The series on youth opportunities I produced last year with Romanian TV journalist, Lorelei Mihala, is being published in instalments on Cafe Babel (appropriately, a magazine published in multiple languages and aimed at young Europeans).
We were funded by the Council of Europe, as part of a programme aimed at getting more diversity into the media – hence our focus on young migrants and refugees in both cities, London and Bucharest.
It was a difficult project. We’d never met before I arrived in Romania; we wanted to capture video as well as produce a written piece; we only found out we got the grant a week or two before starting, meaning many unavailable interviewees; and we wrote it all up afterwards during weekends, back in our respective countries. We also realised at some point that we hadn’t quite understood each other’s ideas about what the final piece looked like, and we probably overreached in terms of the scope we tried to cover within 5 or 6 days per city. Then there was the basic fact of working as a team: more people working on something doesn’t necessarily make it quicker, requiring more discussion and compromise – something lone journalists are used to being able to avoid.

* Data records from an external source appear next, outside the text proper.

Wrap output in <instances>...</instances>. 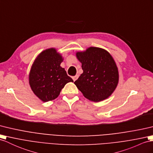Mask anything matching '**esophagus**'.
<instances>
[{"label":"esophagus","mask_w":153,"mask_h":153,"mask_svg":"<svg viewBox=\"0 0 153 153\" xmlns=\"http://www.w3.org/2000/svg\"><path fill=\"white\" fill-rule=\"evenodd\" d=\"M79 74H76L75 76H73V81H75V80L78 79V78H79Z\"/></svg>","instance_id":"obj_1"}]
</instances>
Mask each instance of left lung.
I'll return each mask as SVG.
<instances>
[{"label":"left lung","instance_id":"1","mask_svg":"<svg viewBox=\"0 0 153 153\" xmlns=\"http://www.w3.org/2000/svg\"><path fill=\"white\" fill-rule=\"evenodd\" d=\"M83 73L74 84L85 98L93 102L105 100L119 82L118 68L111 55L102 48L90 47L76 53Z\"/></svg>","mask_w":153,"mask_h":153}]
</instances>
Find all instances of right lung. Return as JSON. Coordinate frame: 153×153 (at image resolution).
<instances>
[{
  "label": "right lung",
  "mask_w": 153,
  "mask_h": 153,
  "mask_svg": "<svg viewBox=\"0 0 153 153\" xmlns=\"http://www.w3.org/2000/svg\"><path fill=\"white\" fill-rule=\"evenodd\" d=\"M64 58L55 48L43 51L33 61L28 75L33 93L43 102L56 99L65 85L73 82L60 66Z\"/></svg>",
  "instance_id": "obj_1"
}]
</instances>
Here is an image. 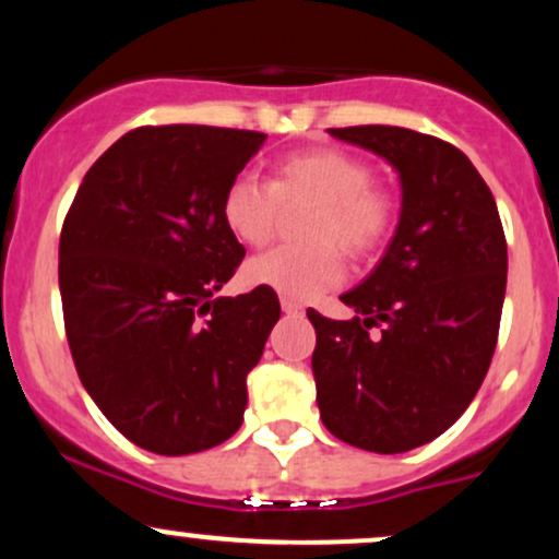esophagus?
<instances>
[{"label":"esophagus","mask_w":559,"mask_h":559,"mask_svg":"<svg viewBox=\"0 0 559 559\" xmlns=\"http://www.w3.org/2000/svg\"><path fill=\"white\" fill-rule=\"evenodd\" d=\"M281 310L286 312V316H301V312H305V307L299 305V301H294V299H281Z\"/></svg>","instance_id":"esophagus-1"}]
</instances>
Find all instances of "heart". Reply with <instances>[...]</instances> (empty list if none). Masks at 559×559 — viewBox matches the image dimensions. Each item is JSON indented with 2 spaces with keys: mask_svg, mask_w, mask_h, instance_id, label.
<instances>
[{
  "mask_svg": "<svg viewBox=\"0 0 559 559\" xmlns=\"http://www.w3.org/2000/svg\"><path fill=\"white\" fill-rule=\"evenodd\" d=\"M312 202L318 210L305 236L312 243L275 247L249 260V286L271 288L281 297L307 301L336 286L344 275L338 248L349 258H370L394 228L396 204L386 189L373 183V168L342 150H305L278 159L273 183L239 176L221 202L223 223L249 247H262L278 230L284 207Z\"/></svg>",
  "mask_w": 559,
  "mask_h": 559,
  "instance_id": "obj_1",
  "label": "heart"
}]
</instances>
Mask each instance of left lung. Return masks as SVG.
I'll return each mask as SVG.
<instances>
[{"label":"left lung","mask_w":559,"mask_h":559,"mask_svg":"<svg viewBox=\"0 0 559 559\" xmlns=\"http://www.w3.org/2000/svg\"><path fill=\"white\" fill-rule=\"evenodd\" d=\"M329 133L400 173L402 210L373 273L342 294L357 316L307 310L320 418L352 447L409 452L465 413L489 370L507 286L502 221L457 146L396 126Z\"/></svg>","instance_id":"1"}]
</instances>
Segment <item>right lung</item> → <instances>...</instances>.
Returning a JSON list of instances; mask_svg holds the SVG:
<instances>
[{
	"label": "right lung",
	"instance_id": "right-lung-1",
	"mask_svg": "<svg viewBox=\"0 0 559 559\" xmlns=\"http://www.w3.org/2000/svg\"><path fill=\"white\" fill-rule=\"evenodd\" d=\"M265 133L144 126L83 176L60 234L66 333L83 389L128 441L202 452L239 431L247 373L281 318L271 288L213 297L243 260L228 183Z\"/></svg>",
	"mask_w": 559,
	"mask_h": 559
}]
</instances>
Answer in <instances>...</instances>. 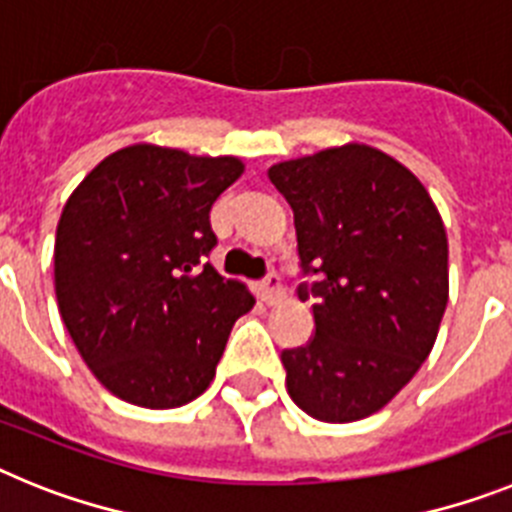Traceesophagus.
<instances>
[{
	"label": "esophagus",
	"instance_id": "esophagus-1",
	"mask_svg": "<svg viewBox=\"0 0 512 512\" xmlns=\"http://www.w3.org/2000/svg\"><path fill=\"white\" fill-rule=\"evenodd\" d=\"M284 295H287V292H284L282 279H279V274H274V271H271L269 277L261 282V297H264L266 305H279V302L284 300Z\"/></svg>",
	"mask_w": 512,
	"mask_h": 512
}]
</instances>
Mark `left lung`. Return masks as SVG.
<instances>
[{
  "instance_id": "8db88e82",
  "label": "left lung",
  "mask_w": 512,
  "mask_h": 512,
  "mask_svg": "<svg viewBox=\"0 0 512 512\" xmlns=\"http://www.w3.org/2000/svg\"><path fill=\"white\" fill-rule=\"evenodd\" d=\"M295 212L297 256L312 282L315 333L282 351L287 392L323 423L382 410L431 354L449 302V241L428 189L364 143L269 169Z\"/></svg>"
}]
</instances>
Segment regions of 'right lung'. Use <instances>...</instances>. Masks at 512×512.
Masks as SVG:
<instances>
[{
  "mask_svg": "<svg viewBox=\"0 0 512 512\" xmlns=\"http://www.w3.org/2000/svg\"><path fill=\"white\" fill-rule=\"evenodd\" d=\"M235 156L135 143L99 161L66 200L53 277L63 325L102 387L138 408H182L210 387L235 320L253 307L207 264L212 202Z\"/></svg>",
  "mask_w": 512,
  "mask_h": 512,
  "instance_id": "right-lung-1",
  "label": "right lung"
}]
</instances>
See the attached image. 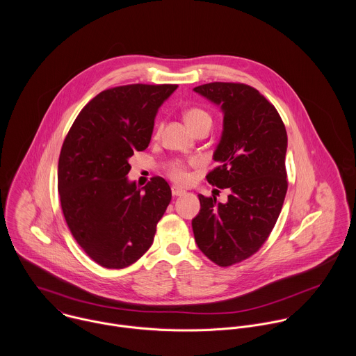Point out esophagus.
Wrapping results in <instances>:
<instances>
[{"mask_svg":"<svg viewBox=\"0 0 356 356\" xmlns=\"http://www.w3.org/2000/svg\"><path fill=\"white\" fill-rule=\"evenodd\" d=\"M171 193H172L174 197H178V196H184V195H185V191H182V189L177 188V186H172V188H171Z\"/></svg>","mask_w":356,"mask_h":356,"instance_id":"1","label":"esophagus"}]
</instances>
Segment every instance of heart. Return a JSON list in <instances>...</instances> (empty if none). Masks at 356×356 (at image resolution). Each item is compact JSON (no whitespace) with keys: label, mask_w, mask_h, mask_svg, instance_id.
Here are the masks:
<instances>
[{"label":"heart","mask_w":356,"mask_h":356,"mask_svg":"<svg viewBox=\"0 0 356 356\" xmlns=\"http://www.w3.org/2000/svg\"><path fill=\"white\" fill-rule=\"evenodd\" d=\"M184 119L189 129L193 131L196 127L209 123L212 124V119L208 112H205L202 108H189L184 113ZM168 175L170 178L177 182V184H186L189 181V174H188V165L182 161H172L168 165Z\"/></svg>","instance_id":"heart-1"}]
</instances>
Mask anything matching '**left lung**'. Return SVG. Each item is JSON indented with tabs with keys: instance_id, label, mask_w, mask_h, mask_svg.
I'll return each instance as SVG.
<instances>
[{
	"instance_id": "obj_1",
	"label": "left lung",
	"mask_w": 356,
	"mask_h": 356,
	"mask_svg": "<svg viewBox=\"0 0 356 356\" xmlns=\"http://www.w3.org/2000/svg\"><path fill=\"white\" fill-rule=\"evenodd\" d=\"M195 92L220 105L223 131L207 181L229 188L227 203L199 195L192 220L197 247L211 261L229 267L256 254L268 238L288 191L285 124L263 95L245 83L211 82Z\"/></svg>"
}]
</instances>
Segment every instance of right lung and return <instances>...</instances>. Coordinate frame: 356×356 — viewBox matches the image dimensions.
<instances>
[{
  "mask_svg": "<svg viewBox=\"0 0 356 356\" xmlns=\"http://www.w3.org/2000/svg\"><path fill=\"white\" fill-rule=\"evenodd\" d=\"M178 85L111 88L88 102L58 157L57 188L67 226L105 268H124L152 245L171 189L153 177L141 189L127 181L129 157L148 148L154 116Z\"/></svg>",
  "mask_w": 356,
  "mask_h": 356,
  "instance_id": "1",
  "label": "right lung"
}]
</instances>
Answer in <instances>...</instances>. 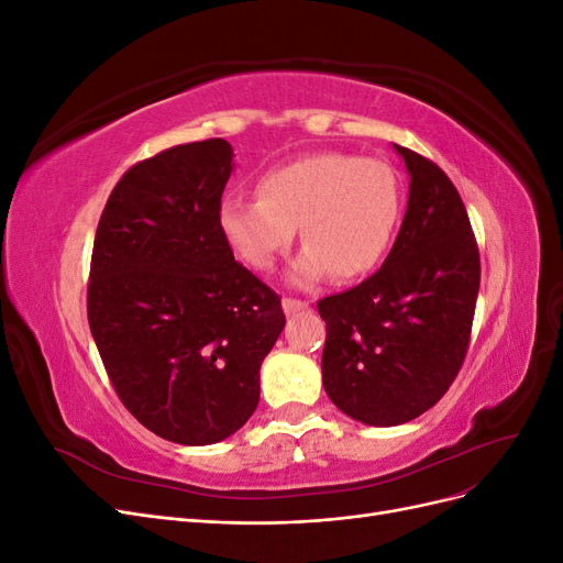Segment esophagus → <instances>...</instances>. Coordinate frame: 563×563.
<instances>
[{"instance_id":"obj_1","label":"esophagus","mask_w":563,"mask_h":563,"mask_svg":"<svg viewBox=\"0 0 563 563\" xmlns=\"http://www.w3.org/2000/svg\"><path fill=\"white\" fill-rule=\"evenodd\" d=\"M282 305H284V312L286 314H296V312H302V310L310 308V302L298 300V298H284Z\"/></svg>"}]
</instances>
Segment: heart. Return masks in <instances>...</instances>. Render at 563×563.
Here are the masks:
<instances>
[{
  "mask_svg": "<svg viewBox=\"0 0 563 563\" xmlns=\"http://www.w3.org/2000/svg\"><path fill=\"white\" fill-rule=\"evenodd\" d=\"M258 195L225 197L220 230L246 265L267 272L294 244L300 225L298 284L327 272L343 282L368 275L385 258L401 216L395 168L343 152H317L269 168L258 180Z\"/></svg>",
  "mask_w": 563,
  "mask_h": 563,
  "instance_id": "b5f03b06",
  "label": "heart"
}]
</instances>
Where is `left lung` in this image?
I'll list each match as a JSON object with an SVG mask.
<instances>
[{"label":"left lung","instance_id":"8db88e82","mask_svg":"<svg viewBox=\"0 0 563 563\" xmlns=\"http://www.w3.org/2000/svg\"><path fill=\"white\" fill-rule=\"evenodd\" d=\"M411 187L383 267L317 302L327 321L323 389L350 418L391 428L432 408L470 347L479 246L455 185L418 152L395 145Z\"/></svg>","mask_w":563,"mask_h":563}]
</instances>
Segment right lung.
Here are the masks:
<instances>
[{"instance_id":"obj_1","label":"right lung","mask_w":563,"mask_h":563,"mask_svg":"<svg viewBox=\"0 0 563 563\" xmlns=\"http://www.w3.org/2000/svg\"><path fill=\"white\" fill-rule=\"evenodd\" d=\"M232 147H168L119 178L98 220L89 327L108 378L143 428L183 446L234 434L261 397L282 298L234 261L220 230Z\"/></svg>"}]
</instances>
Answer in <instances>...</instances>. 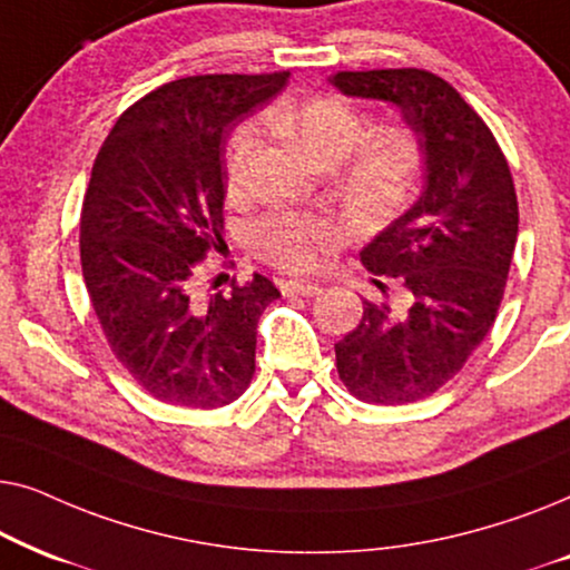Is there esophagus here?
Wrapping results in <instances>:
<instances>
[{
  "label": "esophagus",
  "instance_id": "1",
  "mask_svg": "<svg viewBox=\"0 0 570 570\" xmlns=\"http://www.w3.org/2000/svg\"><path fill=\"white\" fill-rule=\"evenodd\" d=\"M279 287H283L285 295H318L322 293V285L308 283V279H285Z\"/></svg>",
  "mask_w": 570,
  "mask_h": 570
}]
</instances>
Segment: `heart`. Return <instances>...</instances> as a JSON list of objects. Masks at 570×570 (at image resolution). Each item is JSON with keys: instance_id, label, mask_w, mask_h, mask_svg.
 <instances>
[{"instance_id": "obj_1", "label": "heart", "mask_w": 570, "mask_h": 570, "mask_svg": "<svg viewBox=\"0 0 570 570\" xmlns=\"http://www.w3.org/2000/svg\"><path fill=\"white\" fill-rule=\"evenodd\" d=\"M272 124L285 129L322 166H334L351 153L340 176V194L357 223H389L410 205L423 170V155L410 129L384 127L363 139L368 121L340 98L277 108ZM259 153L262 127L246 121L233 135L225 158V184L230 194H240L252 184ZM342 236L340 223L322 215H269L254 228L264 259L295 272L314 267Z\"/></svg>"}]
</instances>
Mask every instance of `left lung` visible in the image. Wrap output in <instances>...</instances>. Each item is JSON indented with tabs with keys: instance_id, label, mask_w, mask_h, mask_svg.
Segmentation results:
<instances>
[{
	"instance_id": "obj_1",
	"label": "left lung",
	"mask_w": 570,
	"mask_h": 570,
	"mask_svg": "<svg viewBox=\"0 0 570 570\" xmlns=\"http://www.w3.org/2000/svg\"><path fill=\"white\" fill-rule=\"evenodd\" d=\"M330 82L400 108L423 155L417 202L361 252L373 275L402 291L392 303L363 301L361 324L334 345L350 394L407 404L454 379L493 326L517 246V191L493 131L441 77L371 69Z\"/></svg>"
}]
</instances>
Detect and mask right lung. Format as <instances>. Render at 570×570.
<instances>
[{
	"mask_svg": "<svg viewBox=\"0 0 570 570\" xmlns=\"http://www.w3.org/2000/svg\"><path fill=\"white\" fill-rule=\"evenodd\" d=\"M291 72L199 75L127 108L100 147L80 215V259L114 355L155 400L215 410L254 376L256 324L277 298L256 275L230 293L194 285L223 244L225 147Z\"/></svg>",
	"mask_w": 570,
	"mask_h": 570,
	"instance_id": "1",
	"label": "right lung"
}]
</instances>
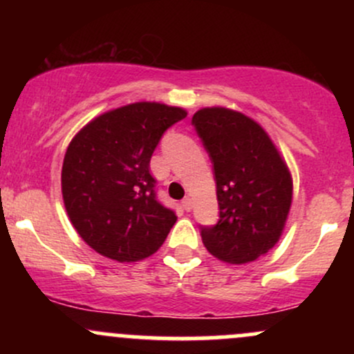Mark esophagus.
Masks as SVG:
<instances>
[{
  "label": "esophagus",
  "mask_w": 354,
  "mask_h": 354,
  "mask_svg": "<svg viewBox=\"0 0 354 354\" xmlns=\"http://www.w3.org/2000/svg\"><path fill=\"white\" fill-rule=\"evenodd\" d=\"M181 205H183V209L189 211L191 208H193V200H191L189 196H188V198H185V200L181 201Z\"/></svg>",
  "instance_id": "34e87169"
}]
</instances>
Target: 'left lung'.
<instances>
[{
    "mask_svg": "<svg viewBox=\"0 0 354 354\" xmlns=\"http://www.w3.org/2000/svg\"><path fill=\"white\" fill-rule=\"evenodd\" d=\"M216 180L219 219L201 226L214 258L245 265L265 256L281 238L293 200V178L271 138L250 116L213 106L194 113Z\"/></svg>",
    "mask_w": 354,
    "mask_h": 354,
    "instance_id": "1",
    "label": "left lung"
}]
</instances>
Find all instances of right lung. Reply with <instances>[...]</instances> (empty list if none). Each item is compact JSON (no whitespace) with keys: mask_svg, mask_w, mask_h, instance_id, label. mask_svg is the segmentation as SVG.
Listing matches in <instances>:
<instances>
[{"mask_svg":"<svg viewBox=\"0 0 354 354\" xmlns=\"http://www.w3.org/2000/svg\"><path fill=\"white\" fill-rule=\"evenodd\" d=\"M186 109L140 101L96 116L64 154L61 193L71 225L96 253L120 263L160 250L176 223L156 200L149 160Z\"/></svg>","mask_w":354,"mask_h":354,"instance_id":"right-lung-1","label":"right lung"}]
</instances>
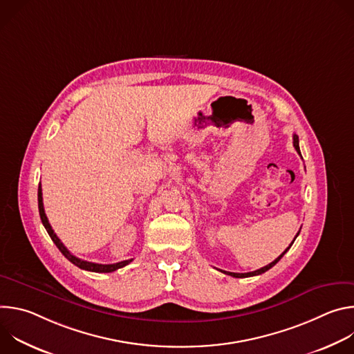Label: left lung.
<instances>
[{
	"mask_svg": "<svg viewBox=\"0 0 354 354\" xmlns=\"http://www.w3.org/2000/svg\"><path fill=\"white\" fill-rule=\"evenodd\" d=\"M292 144H294V148L297 149V153L301 156V153H299V145H298V136L297 134H294L292 136ZM298 234H299V231L297 232V235H295V238L298 236ZM295 238L292 239V242L290 243V246L283 252V254L279 257V258H276L272 263H269V265H266V266H263V268H261V269H258V270H255V272H249V273H232V272H225V270H220V272H223V273H225V274H228V276H232V277H238V279H242V277H252V276H258V274H262V273H265V272H268L270 268H273L283 257H284V254L286 252L291 248V245L294 243V241H295Z\"/></svg>",
	"mask_w": 354,
	"mask_h": 354,
	"instance_id": "obj_1",
	"label": "left lung"
}]
</instances>
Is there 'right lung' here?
<instances>
[{
	"label": "right lung",
	"mask_w": 354,
	"mask_h": 354,
	"mask_svg": "<svg viewBox=\"0 0 354 354\" xmlns=\"http://www.w3.org/2000/svg\"><path fill=\"white\" fill-rule=\"evenodd\" d=\"M37 203H39V214H40V220L47 231V234L50 235V238L53 239V242L56 243V246L60 249L62 254L71 262L74 263L75 266H78L80 269L82 270H88V272H95V273H111V272H115L120 268H124L126 265H129L133 259H129V261H123V262H119V263H113V265H100V263H92V262H86V261H82L77 257H74L71 252L64 246V243L59 239V236L55 234L52 225H50L47 217H46V213H44V207H43V197H41V186L39 183V189H37Z\"/></svg>",
	"instance_id": "right-lung-1"
}]
</instances>
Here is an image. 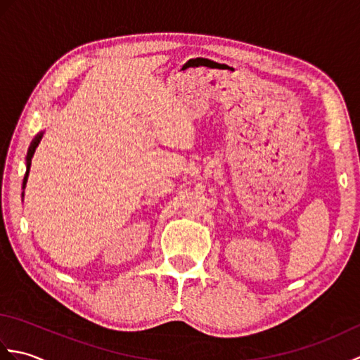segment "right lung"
Wrapping results in <instances>:
<instances>
[{"label":"right lung","mask_w":360,"mask_h":360,"mask_svg":"<svg viewBox=\"0 0 360 360\" xmlns=\"http://www.w3.org/2000/svg\"><path fill=\"white\" fill-rule=\"evenodd\" d=\"M44 131H40L35 137L34 141L30 142L29 145V150H27V156H26V174H25V179H22V188H26V182H27V176H29V170H30V162H32V158H34V153L38 147V143H40L41 137H43Z\"/></svg>","instance_id":"obj_1"}]
</instances>
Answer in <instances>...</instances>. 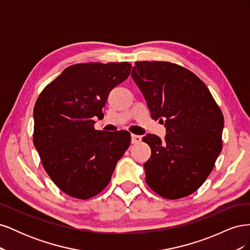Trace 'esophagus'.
<instances>
[{"mask_svg":"<svg viewBox=\"0 0 250 250\" xmlns=\"http://www.w3.org/2000/svg\"><path fill=\"white\" fill-rule=\"evenodd\" d=\"M142 141V137L141 135H137V134H131V143L132 144H138Z\"/></svg>","mask_w":250,"mask_h":250,"instance_id":"1","label":"esophagus"}]
</instances>
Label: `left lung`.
<instances>
[{
  "mask_svg": "<svg viewBox=\"0 0 250 250\" xmlns=\"http://www.w3.org/2000/svg\"><path fill=\"white\" fill-rule=\"evenodd\" d=\"M131 77L152 119L165 123V139L146 134L151 148L144 164L146 183L158 195L178 199L194 193L222 150L224 118L208 86L175 63L137 62Z\"/></svg>",
  "mask_w": 250,
  "mask_h": 250,
  "instance_id": "obj_1",
  "label": "left lung"
}]
</instances>
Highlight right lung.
<instances>
[{"label":"right lung","mask_w":250,"mask_h":250,"mask_svg":"<svg viewBox=\"0 0 250 250\" xmlns=\"http://www.w3.org/2000/svg\"><path fill=\"white\" fill-rule=\"evenodd\" d=\"M128 62L78 63L43 88L36 100L33 143L60 190L78 199L100 193L130 145V133L95 130L94 117L110 90L129 76Z\"/></svg>","instance_id":"right-lung-1"}]
</instances>
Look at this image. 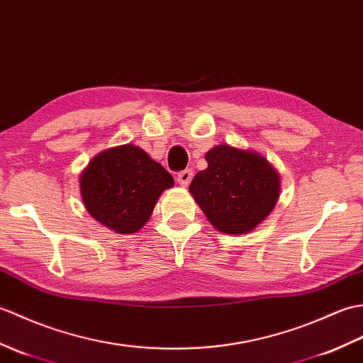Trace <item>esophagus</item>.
<instances>
[{
    "label": "esophagus",
    "instance_id": "34e87169",
    "mask_svg": "<svg viewBox=\"0 0 363 363\" xmlns=\"http://www.w3.org/2000/svg\"><path fill=\"white\" fill-rule=\"evenodd\" d=\"M191 180H192V171H189V169H184V171L179 172V175H177V182H179L183 188H186L191 183Z\"/></svg>",
    "mask_w": 363,
    "mask_h": 363
}]
</instances>
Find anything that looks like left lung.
<instances>
[{
  "mask_svg": "<svg viewBox=\"0 0 363 363\" xmlns=\"http://www.w3.org/2000/svg\"><path fill=\"white\" fill-rule=\"evenodd\" d=\"M189 192L216 230L247 235L267 219L279 199V174L252 149L217 144L205 155Z\"/></svg>",
  "mask_w": 363,
  "mask_h": 363,
  "instance_id": "left-lung-1",
  "label": "left lung"
}]
</instances>
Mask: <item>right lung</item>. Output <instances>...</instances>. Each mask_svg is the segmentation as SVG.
Listing matches in <instances>:
<instances>
[{
    "label": "right lung",
    "instance_id": "right-lung-1",
    "mask_svg": "<svg viewBox=\"0 0 363 363\" xmlns=\"http://www.w3.org/2000/svg\"><path fill=\"white\" fill-rule=\"evenodd\" d=\"M79 183L93 219L118 235H132L150 219L163 191L174 186V179L141 147L128 143L99 152Z\"/></svg>",
    "mask_w": 363,
    "mask_h": 363
}]
</instances>
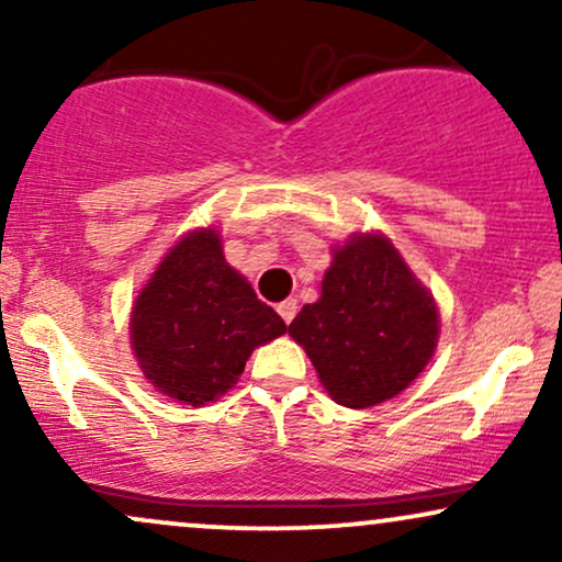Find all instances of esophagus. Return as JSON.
Returning a JSON list of instances; mask_svg holds the SVG:
<instances>
[{
    "mask_svg": "<svg viewBox=\"0 0 562 562\" xmlns=\"http://www.w3.org/2000/svg\"><path fill=\"white\" fill-rule=\"evenodd\" d=\"M277 312H280V317L285 319L288 325H290V322L295 319V312H299V301H295V299H288V301H282L280 306H277Z\"/></svg>",
    "mask_w": 562,
    "mask_h": 562,
    "instance_id": "esophagus-1",
    "label": "esophagus"
}]
</instances>
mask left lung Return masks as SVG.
<instances>
[{"mask_svg":"<svg viewBox=\"0 0 562 562\" xmlns=\"http://www.w3.org/2000/svg\"><path fill=\"white\" fill-rule=\"evenodd\" d=\"M288 333L306 348L338 404L367 409L393 398L434 357L438 308L383 235H351L333 250L317 303Z\"/></svg>","mask_w":562,"mask_h":562,"instance_id":"1","label":"left lung"}]
</instances>
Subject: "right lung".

It was fun though, and somehow it came together. And of course, I’d never have known where the students hung out on a Tuesday evening, and never got access to the refugee centre in Bucharest without Lorelei (nor been able to speak to anyone there: the staff we met pointedly ignored me during the entire interview). Grant opportunities are fairly rare, but sites like hostwriter are offering couchsurfing-style matching services – so really there’s no excuse.